Projet de Territoire pour le Bassin Versant du Tescou Qu’en sera-t-il après juin 2018 ?

Projet de Territoire pour le Bassin Versant du Tescou  

Point d’étape fin juin 2018 …..

 

 

L’année 2017 s’était achevée par la signature, le 21 décembre, d’une « Charte préalable au projet stratégique du territoire du bassin versant du Tescou » qui avait été l’aboutissement de 8 mois de travail d’acteurs du territoire, auquel le Collectif Testet avait participé. 

 

Au cours de ce premier semestre 2018, s’est déroulé un nouveau cycle de réunions qui s’est soldé, fin juin, par l’envoi à la presse d’un communiqué de presse commun intitulé « Témoignage sur le processus de co-construction du projet de territoire du bassin versant du TESCOU par les acteurs qui y ont contribué » (lien vers ce communiqué).

 

Dans ce communiqué chaque acteur peut retrouver une part de sa contribution. Toutefois les perspectives  concernant l’avenir de l’agriculture et ce qui en découle en termes de besoins supplémentaires impliquant la création éventuelle de nouvelles retenues pour l’irrigation et/ou le soutien au débit d’étiage font toujours débat. Le dialogue doit se poursuivre..

 

La presse n’a relayé ce communiqué que partiellement et a commenté la fin de cette nouvelle phase (lien vers l'article du Tarn Libre et article La Dépêche du Midi).

La FDSEA du Tarn « s’est fendue » de son propre communiqué (lien vers communiqué FDSEA 81).

 

Ce communiqué commun fait aussi état de documents qui ont été validés tels quels ou avec des réserves par les acteurs du territoire à travers l’instance de co-construction.

Il s’agit :

  • Du règlement intérieur de l’institution patrimoniale composée de l’instance de responsabilité (les élus) et de l’instance de co-construction (les acteurs). La direction donnée est celle de la recherche du consensus, et à défaut du consentement (ne pas s’opposer, sans être forcément d’accord). Tout doit être mis  en œuvre pour rapprocher les points de vue. Si une proposition ne reçoit pas d’accord explicite ou de consentement, elle doit être retravaillée entre le porteur de la proposition et les personnes en désaccord. Elle est alors représentée à l’ICC. Le recours à un vote, à la majorité qualifiée de 60 %, que nous avons prévu à l’issue du processus ci-dessus ne doit être utilisé qu'en tout dernier recours. Il en va de la richesse des projets, il en va de la pérennité des solutions adoptées.
  • Des fiches actions issues du travail réalisé par différents porteurs de projet. La plupart doivent être précisées. Il s’agit aussi de trouver des cohérences entre elles.

 

Nous vous mettons en consultation ces documents lien ici

 

… et après juin

Si, nous admettons qu’il y a besoin de retenues de substitution (autour de 200.000 m3pour redonner à la rivière son débit naturel en période d’étiage, la chambre d’agriculture, sous l’impulsion d’une association d’agriculteurs de la vallée du Tescou, soutenue par la FDSEA, veut ajouter un volume conséquent de stockage pour de « nouveaux besoins ». Cette demande n’a pas été validée. Elle devra faire l’objet de discussions à partir de septembre sous forme d’un « groupe qualité projet » (GQP) intitulé « Trajectoires pour l’agriculture du BV du Tescou ».

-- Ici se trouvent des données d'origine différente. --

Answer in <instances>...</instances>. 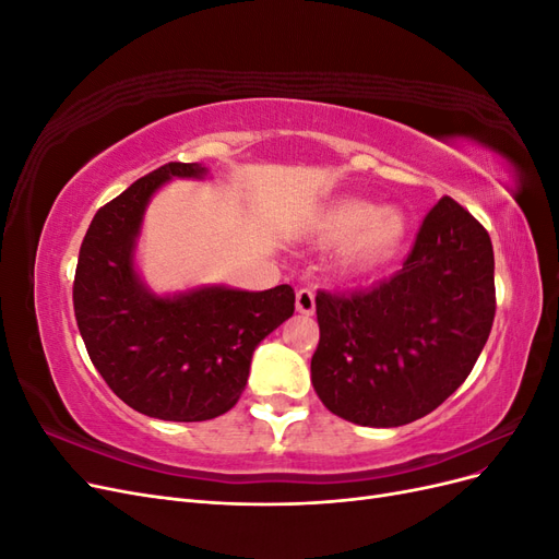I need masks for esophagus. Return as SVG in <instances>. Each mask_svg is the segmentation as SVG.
Segmentation results:
<instances>
[{"mask_svg":"<svg viewBox=\"0 0 559 559\" xmlns=\"http://www.w3.org/2000/svg\"><path fill=\"white\" fill-rule=\"evenodd\" d=\"M296 310L300 314H314V292L312 289L296 292Z\"/></svg>","mask_w":559,"mask_h":559,"instance_id":"obj_1","label":"esophagus"}]
</instances>
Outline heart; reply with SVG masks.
Listing matches in <instances>:
<instances>
[{
  "label": "heart",
  "instance_id": "heart-1",
  "mask_svg": "<svg viewBox=\"0 0 559 559\" xmlns=\"http://www.w3.org/2000/svg\"><path fill=\"white\" fill-rule=\"evenodd\" d=\"M312 228L321 242L347 240L345 259L357 265L392 259L411 233L408 216L401 210H378L368 200L333 202L317 214Z\"/></svg>",
  "mask_w": 559,
  "mask_h": 559
}]
</instances>
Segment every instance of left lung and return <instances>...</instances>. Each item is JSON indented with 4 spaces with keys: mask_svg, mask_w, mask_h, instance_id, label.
<instances>
[{
    "mask_svg": "<svg viewBox=\"0 0 559 559\" xmlns=\"http://www.w3.org/2000/svg\"><path fill=\"white\" fill-rule=\"evenodd\" d=\"M495 310L489 235L441 198L394 277L366 292L317 294L314 392L354 425H411L468 378Z\"/></svg>",
    "mask_w": 559,
    "mask_h": 559,
    "instance_id": "obj_1",
    "label": "left lung"
}]
</instances>
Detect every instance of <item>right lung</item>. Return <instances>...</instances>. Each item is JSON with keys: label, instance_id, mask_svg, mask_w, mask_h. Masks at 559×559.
I'll list each match as a JSON object with an SVG mask.
<instances>
[{"label": "right lung", "instance_id": "right-lung-1", "mask_svg": "<svg viewBox=\"0 0 559 559\" xmlns=\"http://www.w3.org/2000/svg\"><path fill=\"white\" fill-rule=\"evenodd\" d=\"M200 163H167L93 216L83 238L74 314L88 357L111 392L142 415L205 421L242 396L253 349L294 314V289L193 286L156 294L138 270L151 198L173 179H205Z\"/></svg>", "mask_w": 559, "mask_h": 559}]
</instances>
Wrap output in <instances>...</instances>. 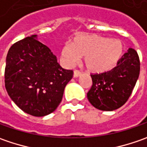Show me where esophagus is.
Listing matches in <instances>:
<instances>
[{
	"label": "esophagus",
	"instance_id": "esophagus-1",
	"mask_svg": "<svg viewBox=\"0 0 147 147\" xmlns=\"http://www.w3.org/2000/svg\"><path fill=\"white\" fill-rule=\"evenodd\" d=\"M80 74H81V72H80L79 70L75 69V70L74 71V78H77V77L80 76Z\"/></svg>",
	"mask_w": 147,
	"mask_h": 147
}]
</instances>
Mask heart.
<instances>
[{
  "label": "heart",
  "mask_w": 147,
  "mask_h": 147,
  "mask_svg": "<svg viewBox=\"0 0 147 147\" xmlns=\"http://www.w3.org/2000/svg\"><path fill=\"white\" fill-rule=\"evenodd\" d=\"M124 52V45L120 40L98 35L81 36L74 39L61 50V56L72 65L78 58L84 57L86 69L91 73L102 74L115 67Z\"/></svg>",
  "instance_id": "obj_1"
}]
</instances>
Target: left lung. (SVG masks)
I'll return each instance as SVG.
<instances>
[{
	"instance_id": "left-lung-1",
	"label": "left lung",
	"mask_w": 147,
	"mask_h": 147,
	"mask_svg": "<svg viewBox=\"0 0 147 147\" xmlns=\"http://www.w3.org/2000/svg\"><path fill=\"white\" fill-rule=\"evenodd\" d=\"M139 74L138 52L129 48L113 69L91 74L92 86L87 95L89 102L95 108L104 111L119 109L131 96Z\"/></svg>"
}]
</instances>
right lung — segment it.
I'll return each mask as SVG.
<instances>
[{
	"label": "right lung",
	"instance_id": "right-lung-1",
	"mask_svg": "<svg viewBox=\"0 0 147 147\" xmlns=\"http://www.w3.org/2000/svg\"><path fill=\"white\" fill-rule=\"evenodd\" d=\"M73 74V70L59 65L51 50L37 40V35H32L15 42L9 50L5 86L21 110L42 117L58 107Z\"/></svg>",
	"mask_w": 147,
	"mask_h": 147
}]
</instances>
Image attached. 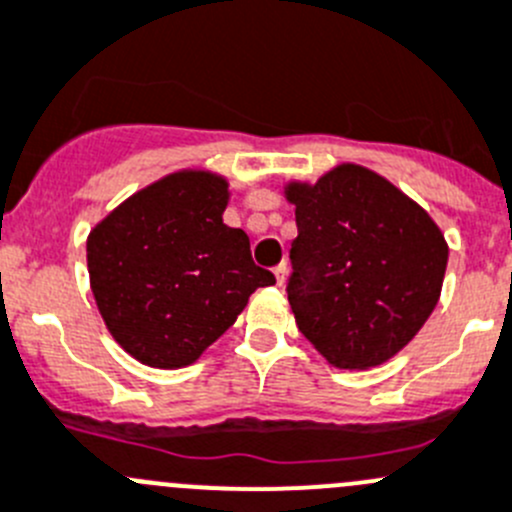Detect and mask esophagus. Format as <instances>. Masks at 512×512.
Segmentation results:
<instances>
[{
  "label": "esophagus",
  "instance_id": "34e87169",
  "mask_svg": "<svg viewBox=\"0 0 512 512\" xmlns=\"http://www.w3.org/2000/svg\"><path fill=\"white\" fill-rule=\"evenodd\" d=\"M274 276H276V284H279V286L286 284V276H289V266H286V261H281V264L276 266Z\"/></svg>",
  "mask_w": 512,
  "mask_h": 512
}]
</instances>
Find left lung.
I'll return each instance as SVG.
<instances>
[{
    "label": "left lung",
    "instance_id": "obj_1",
    "mask_svg": "<svg viewBox=\"0 0 512 512\" xmlns=\"http://www.w3.org/2000/svg\"><path fill=\"white\" fill-rule=\"evenodd\" d=\"M296 208L289 304L299 332L337 369H372L415 339L442 294L445 233L384 175L339 163L289 180Z\"/></svg>",
    "mask_w": 512,
    "mask_h": 512
}]
</instances>
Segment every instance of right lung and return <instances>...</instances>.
<instances>
[{"instance_id":"add662e5","label":"right lung","mask_w":512,"mask_h":512,"mask_svg":"<svg viewBox=\"0 0 512 512\" xmlns=\"http://www.w3.org/2000/svg\"><path fill=\"white\" fill-rule=\"evenodd\" d=\"M226 175L183 168L125 198L87 236V271L107 332L140 364L196 362L261 286L241 228L223 223Z\"/></svg>"}]
</instances>
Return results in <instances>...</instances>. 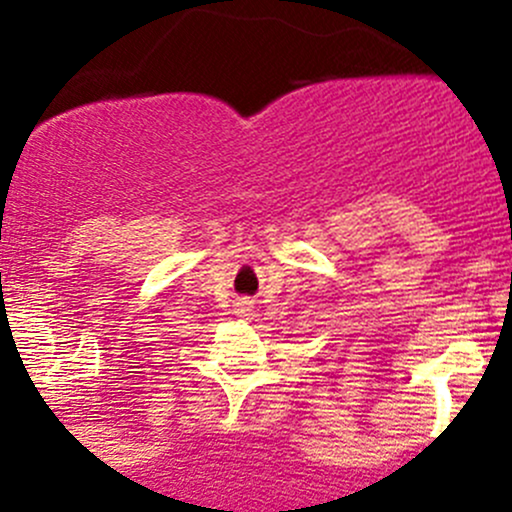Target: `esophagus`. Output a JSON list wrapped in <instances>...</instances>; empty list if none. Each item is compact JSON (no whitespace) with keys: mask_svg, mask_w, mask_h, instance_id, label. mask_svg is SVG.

Un autre GQP planchera sur l’organisation à la rentrée d’un séminaire sur le développement de « filières alimentaires locales » et particulièrement concernant les  restaurations collectives.

 

Nous ne sommes pas opposés à un compromis, s’il est gagnant/gagnant, comme, par exemple, celui proposé, aux acteurs, par le représentant de Lisle Environnement (lien sur la proposition ).

 

Nous restons vigilants pour que les services de l’Etat et les deux conseils départementaux ne se lancent pas dans une nouvelle aventure d’un barrage injustifié.

 

Nous continuons à défendre les alternatives à un nouveau barrage à Sivens, notamment basées sur une agriculture locale orientée vers l’agro-écologie, qui réduit l’usage de l’irrigation, qui nourrit son territoire, rémunératrice pour les agriculteurs et la généralisation de l'approvisionnement des restaurations collectives dont les cantines scolaires avec des produits de qualité, le plus possible en bio, en cohérence avec la politique régionale.

 

Nous avançons l’idée d’une Maison de la vallée du Tescou comme lieu d’animation, de sensibilisation et de rencontres des habitants du territoire sur ces questions d’intérêt général, suscitant ainsi la participation de la population.

 

Conformément à l’objet de notre association, ensemble, nous œuvrons pour que la zone humide du Testet, sans retenue de stockage, puisse se reconstituer dans son intégralité. 

Nous sommes vigilants au fait que l’Argent public soit orienté dans le sens de l’Intérêt général.